Les saignées corrigent ce risque hépatique. Le diagnostic implique une enquête familiale.
d) NASH: (Non Alcoolique Stéatose Hépatite)
La stéatose est une accumulation excessive de lipides dans les hépatocytes. Elle entraine souvent une élévation de la GGT et/ou TGP. En l'absence d'inflammation hépatique, on parle de stéatose pure.
Si cette stéatose s'accompagne d'inflammation hépatique, voir nécrose hépatocytaire et/ou fibrose, on parle de stéato-hépatite non alcoolique ou NASH. 20 a30% de la population américaine présente une stéatose, dont 10% au stade de NASH, soit 2 à 3% de leur population...
La NASH est étroitement associée à l'obésité abdominale (55a75%), au diabète II (20a75%), l'hypertriglycéridemie (20a92%). La biologie hépatique ne permet pas de différencier stéatose pure et NASH.
La NASH est considérée comme la manifestation hépatique du syndrome métabolique, car souvent associée à un tableau d'insulinorésistance.

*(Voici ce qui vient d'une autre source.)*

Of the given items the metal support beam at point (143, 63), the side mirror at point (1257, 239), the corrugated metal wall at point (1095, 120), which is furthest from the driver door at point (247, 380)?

Le Syndrome métabolique associe obésité, insulinorésistance, HTA, hypertriglicéridemie avec baisse du HDL.
La réduction pondérale brutale (régime, by-pass,...) peut favoriser l'apparition d'une NASH. 10 à 40% des NASH peuvent évoluer vers la cirrhose.
3- Quand doser les transaminases
Ictère
Asthénie
Surpoids
Polyarthralgies
Alcoolisme
Traitement potentiellement hépatotoxique
Dyslipidémie, diabète
Risque viral : Chirurgie < 1992, toxicomanie, tourisme sexuel
Transaminases élevées : conduite à tenir
Enquête médicamenteuse
GGT, PAL, Bilirubines libre, Bilirubine conjuguée
Cholestérol/Triglycérides/Glycémie et IMC
Fer sérique/CSS/Ferritine
Ag HBS, Ac α HVC
Echographie abdominale
4- GGT élevées : conduite à tenir
En conclusion
Une hépatopathie asymptomatique peut évoluer vers une insuffisance hépatocellulaire, vers la cirrhose et ses complications que sont l'hépatocarcinome et l'hypertension portale. Il faut donc savoir y penser : antécédents chirurgicaux lourds, asthénie, polyarthralgies, obésité, alcoolisme, médicaments connus potentiellement hépatotoxiques.
Le bilan hépatique de dépistage repose, toujours et encore, sur le dosage de la GGT et des transaminases, tests non spécifiques mais sensibles pour toute hépatopathie, même de présentation asymptomatique.
En cas de doute sur un alcoolisme, on peut rechercher une élévation de la CDT, spécifique de l'œnolisme.
La recherche d'auto-anticorps (nucléaire, muscle lisse, LKM et mitochondrie) ne fait pas partie du dépistage, tout comme l'évaluation de l'inflammation hépatique et du degré de fibrose par le panel de tests biologiques que continuent l'Actitest/Fibrotest et le Fibrometre.